The weather was so unseasonably glorious that Charles asked Joanna to meet him in the city to go out to dinner. Joanna took SEPTA in, suddenly feeling giddy and golden. When had she and Charles last gone out to dinner—a real dinner, not the local pizza joint or the Chinese place in the strip mall? Maybe it signified a change, all their petty tension washing away.
She got off at Market East and walked to the restaurant in Old City. It was a Friday; the bar was packed and Charles hadn’t yet arrived. Joanna flagged down the bartender and ordered a glass of pinot noir, settling into her stool and looking idly around at the dramatic purple curtains against the walls and the chefs that fluttered about in the open kitchen at the back. Other guests flitted around her, ordering drinks, swilling them back, thrusting their fingers into the bowls of mixed nuts at the bar. There were men and women who came straight from work, a couple talking about their apartment in Fishtown, a woman with a daughter of about eleven or twelve, the girl gazing off disinterestedly at the passing cars on the street. Joanna suddenly realized how much she missed Philadelphia. She missed the crowds and the smells and the anonymity. She missed sitting in a bar without everyone staring at her pityingly, wondering why she was alone.
Joanna was almost halfway through her wine when she suddenly saw Charles waving at her from across the bar. Hey, he mouthed. He held a palm to the air as if to say, What are you doing all the way over there? He was standing with two other people, an almost-empty gin and tonic in his hand. The two people turned and looked, too. It was Nadine and Rob, two of Charles’s friends from Swithin who had gotten married. They lived in the city, though Joanna wasn’t sure where. Nadine wore bright red lipstick and was clutching a glass of water. She was hugely pregnant, cupping one hand over the base of her belly.

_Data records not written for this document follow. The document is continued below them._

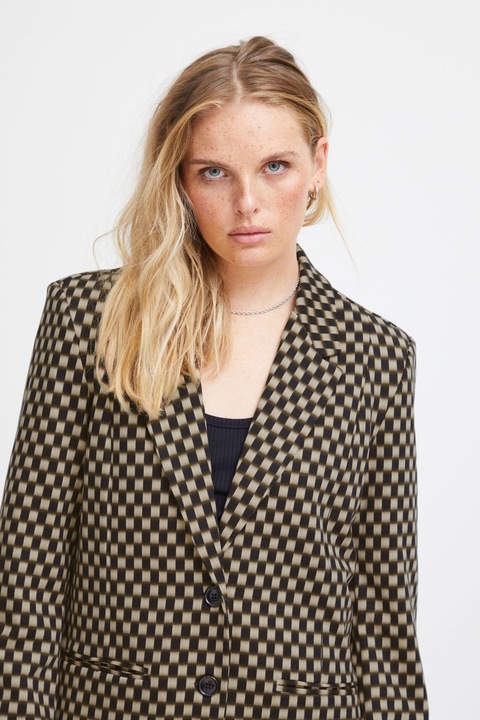 Image du produit Ichi IHKATE PRINT OVERSIZE BL 20120502 (L)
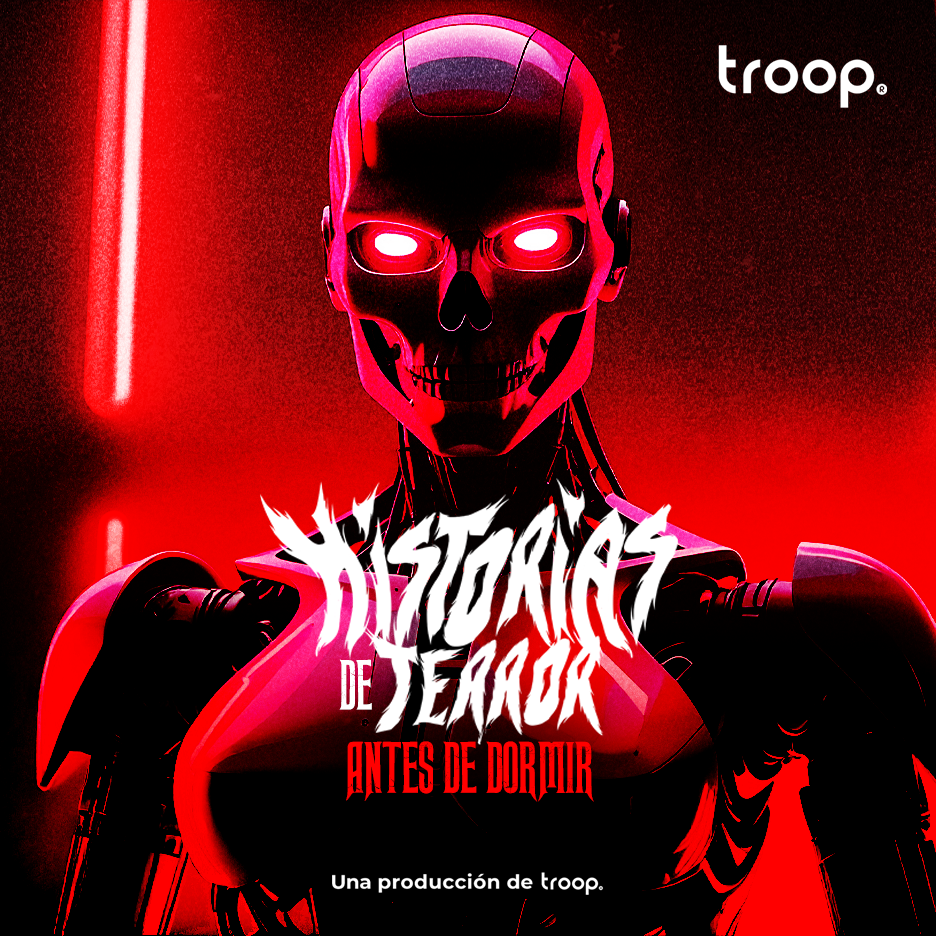 TERROR TECNOLÓGICO: Tres Historias que No te Dejarán Dormir.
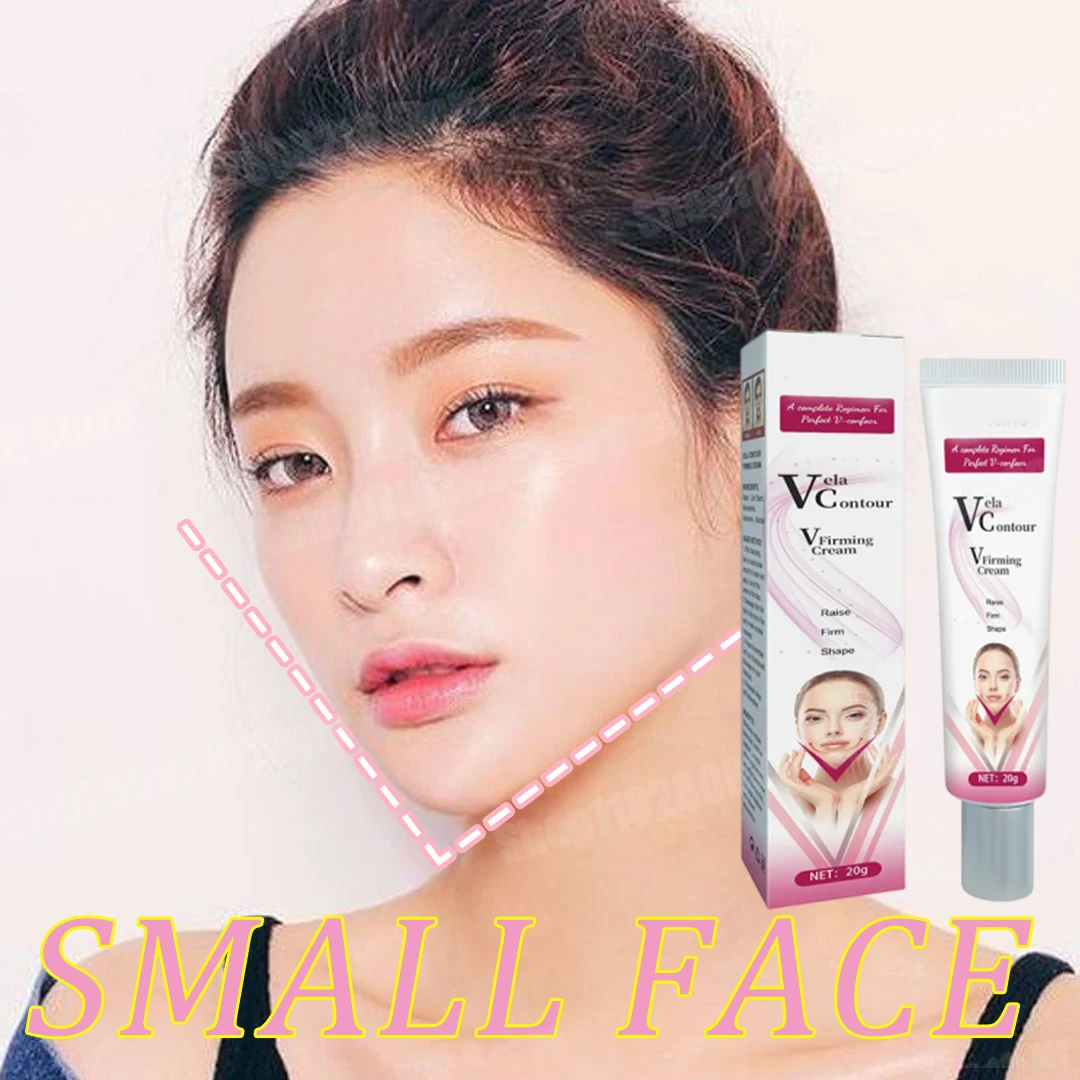 V Shape Lift Cream,Chin Lifting Lotion V-Face Facial Firming Cream Anti Wrinkle Moisturizer Nourishing Firming Improve Skin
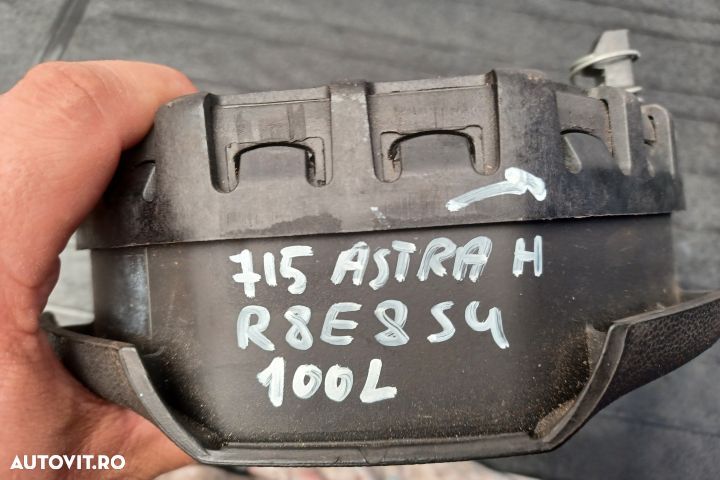 Airbag volan / sofer 498997212 498997212 Opel Astra H [2004 - 2007] w - 4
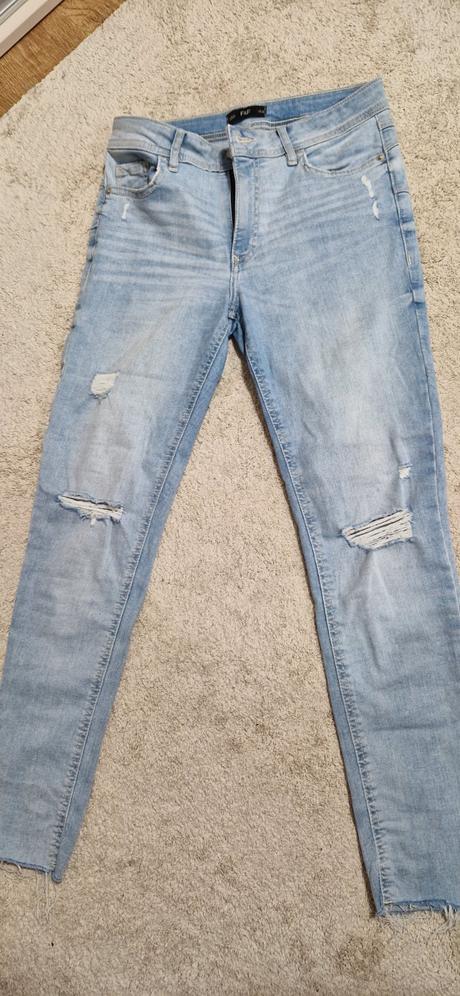 Riflove nohavice, f&f,38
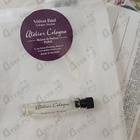 Парфюм Atelier Cologne Vetiver Fatal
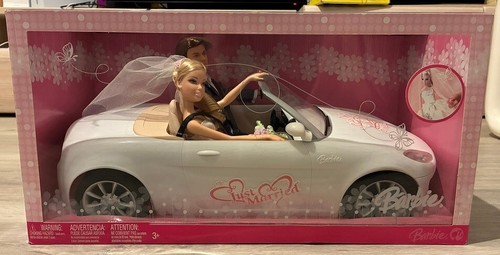 Barbie just married - barbie,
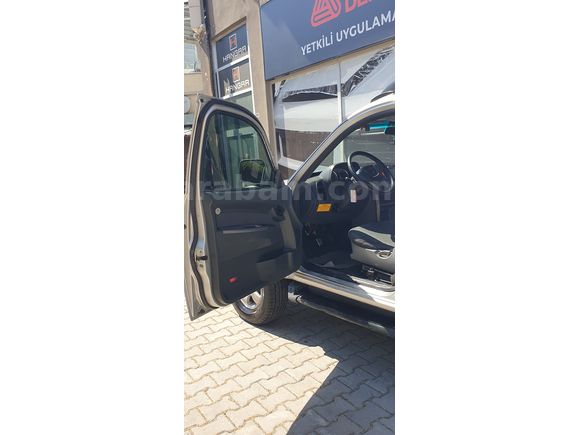 Sahibinden Tata Xenon 4x4 2008 Model 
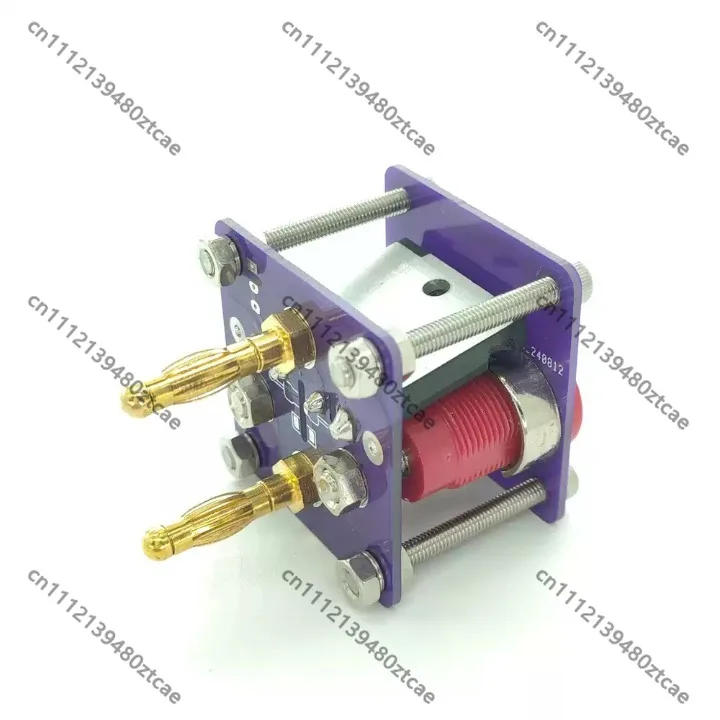30A Current Shunt For DIY Multimeter Replacement of KS34330A Fit Bench & Handheld Multimeter Support 30A Current Test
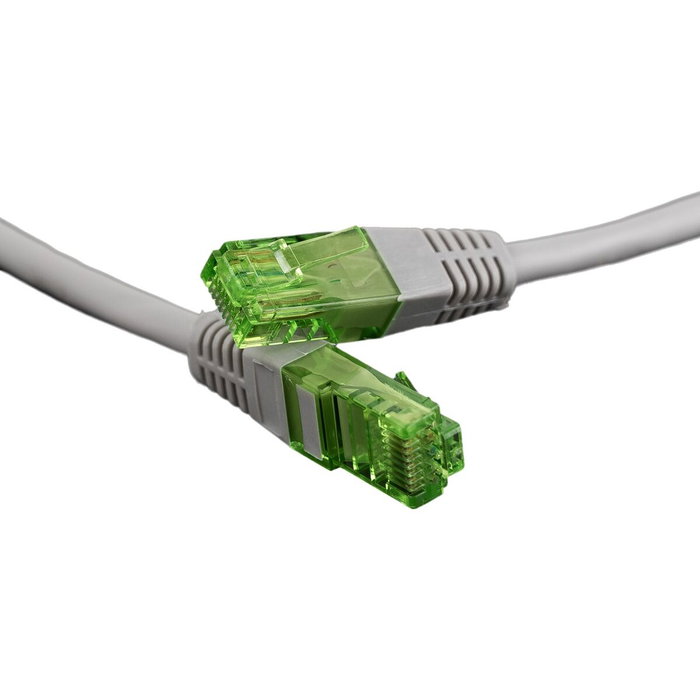 Nano Cable Cable de Red RJ45 UTP Cat.6 30m Gris Nano Cable Cable de Red RJ45 UTP Cat.6 30m Gris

Joanna looked down, gripped with panic, wishing Charles hadn’t seen her. She didn’t want to talk to Swithin people. Not tonight. She wanted to remain on this side of the bar, safe and alone. But she picked up her glass and walked over.
“How long have you been here?” Charles asked when she reached him. His face was already pink from the gin.
“Um, twenty minutes maybe?” she answered, squeezing in beside him. There were no available stools on this side of the bar. Only Nadine was sitting.
“And you didn’t see us? I got here at six. I ran straight into these two. We’ve been here the whole time.”
“You didn’t see me, either,” Joanna said bitingly, though her words were absorbed by the din of the crowd.
“Well, now that you’re here, I can tell the hostess we’re ready,” Charles said. He considered his old friends. Rob still had his handsome, well-balanced features, but his once-thick, longish hair was starting to thin. Nadine was as pale as ever, even her eyelashes. Her diamond ring kept throwing prismatic shapes all over the room. “You guys must join us,” Charles decided.
Nadine waved her hand. “It’s okay,” she said. “You guys don’t live here. Joanna probably came into the city so you could have a nice, romantic dinner by yourselves.”
“Nah, we’d love to have you,” Charles insisted. “It’ll be ages before we see you again. Right, Joanna?”
And then they were all looking at her. Joanna had no control over the muscles of her face. And now that this mood had settled around her, she couldn’t just untangle herself from it so fast. She didn’t want them joining their table. She didn’t want to struggle to make conversation. She thought of her comfy stool across the bar. She thought of her cozy couch at home. She could have stayed there and made pudding, watched television.
“Really,” she managed. “I don’t mind.”
And that was good enough for them. Nadine and Rob followed behind Charles and Joanna to a four-top at the back of the restaurant. Nadine struggled to sit down, Rob spotting her back. Diners at nearby tables glanced over and smiled. They both put their napkins on their laps and said that yes, sparkling water would be lovely. Charles gave Joanna an inquisitive look, a little eyebrow raise that seemed so say, Is everything okay? But he should know what wasn’t okay, shouldn’t he? Joanna smiled at him icily, and then turned back to her glass of wine, swilling back the rest of it fast.
They started talking about Rob’s boss—he worked at WXPN, Penn’s radio station, doing something for one of the show producers. “He made me babysit this band last week,” Rob was saying. “They were about nineteen years old but really sweet, came from some little town in Wales. What they wanted most was to see an authentic Philadelphia crime. They wanted to see guys in low-riders carjacking someone or, like, a shoot-out. They begged me to drive them into the worst neighborhood so we could see some action.” He rolled his eyes and then paused. Everyone laughed.